Wednesday, September 07, 2016

Or Maybe It's Genius

As you know, I'm not "blogging" anymore, but someone on twitter called McNeil a "filthy troglodyte" for not enjoying the works of Robert Sheckley, whoever he is. And it's all my fault. See? I told you "blogging" was useless. I should have included the final, qualifying line of McNeil's email: "Or maybe it's genius, but it sure seems like it sucks." Is everybody happy now? In the old days I would have looked up Robert Sheckley on wikipedia and probably found out he saved a baby from a fire or something and then I'd have to "blog" again about how sorry I was for besmirching Robert Sheckley via McNeil but now that I'm not "blogging" anymore I never have to learn how unfairly I've maligned Robert Sheckley and it's a huge relief.

Tuesday, September 06, 2016

It Sucks

McNeil found this book in his parents' attic. "I read the first four pages, and it sucks," he reports.
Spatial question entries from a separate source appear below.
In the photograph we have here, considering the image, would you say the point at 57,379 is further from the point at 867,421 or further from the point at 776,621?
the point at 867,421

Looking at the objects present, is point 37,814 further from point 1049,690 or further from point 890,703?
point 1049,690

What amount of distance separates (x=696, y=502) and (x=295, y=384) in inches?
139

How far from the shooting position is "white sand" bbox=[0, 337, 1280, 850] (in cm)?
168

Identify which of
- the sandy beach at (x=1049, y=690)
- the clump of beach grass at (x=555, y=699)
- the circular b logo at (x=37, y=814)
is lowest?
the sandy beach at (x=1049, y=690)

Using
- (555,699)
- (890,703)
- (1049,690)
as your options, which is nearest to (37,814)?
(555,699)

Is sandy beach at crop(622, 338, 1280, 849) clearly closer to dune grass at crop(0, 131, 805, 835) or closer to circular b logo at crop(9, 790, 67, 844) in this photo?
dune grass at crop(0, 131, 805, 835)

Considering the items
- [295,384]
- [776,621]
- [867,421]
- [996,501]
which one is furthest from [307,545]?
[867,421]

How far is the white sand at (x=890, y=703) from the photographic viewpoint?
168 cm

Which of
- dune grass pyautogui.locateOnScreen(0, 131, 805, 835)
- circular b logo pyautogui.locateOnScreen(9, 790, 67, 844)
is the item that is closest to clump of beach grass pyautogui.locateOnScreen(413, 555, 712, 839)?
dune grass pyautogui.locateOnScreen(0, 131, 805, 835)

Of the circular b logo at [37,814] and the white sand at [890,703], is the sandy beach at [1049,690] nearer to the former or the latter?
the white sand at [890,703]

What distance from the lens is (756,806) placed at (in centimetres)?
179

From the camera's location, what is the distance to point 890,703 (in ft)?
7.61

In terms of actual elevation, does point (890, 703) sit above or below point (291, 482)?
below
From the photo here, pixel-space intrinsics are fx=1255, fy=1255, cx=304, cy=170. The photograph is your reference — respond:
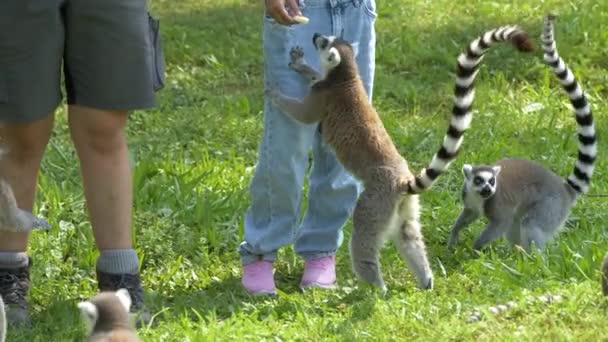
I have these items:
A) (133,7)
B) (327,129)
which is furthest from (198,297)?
(133,7)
Something Else I'm Not Going to Read

I can guarantee I am not going to read an Ian McEwan novel from the point of view of a fetus. But it has an owl in it, as I learned from the New York Times review of it. The New York Times also thinks it "cleverly takes its title from a line in HAMLET," but I'm fairly certain that can't be clever anymore. Nothing against Ian McEwan or fetuses!

Sunday, September 04, 2016


Lee Durkee emailed me a recent newspaper article about the ghosts of the Bee Gees! And in return I emailed him some stuff about HAMLET. I'm sure I am not the first to observe that Ophelia does all the stuff Hamlet only talks about, like going mad and committing suicide. Or she kind of falls out of a tree, doesn't she? It's not clear she meant to do it. But forget that! Here's my idea I told Lee: what if Ophelia feigns madness too, and fakes her own death, then disguises herself as her brother (who's really still in France) and kills Hamlet herself? That would be cool. Then she'd be doing EVERYTHING that Hamlet REALLY wanted to do (avenge father; kill Hamlet). And then you'd have a play called OPHELIA. I'm sure I'm not the first to have this idea. But even though I'm not "blogging" anymore I thought I'd stick it here like a post-it note.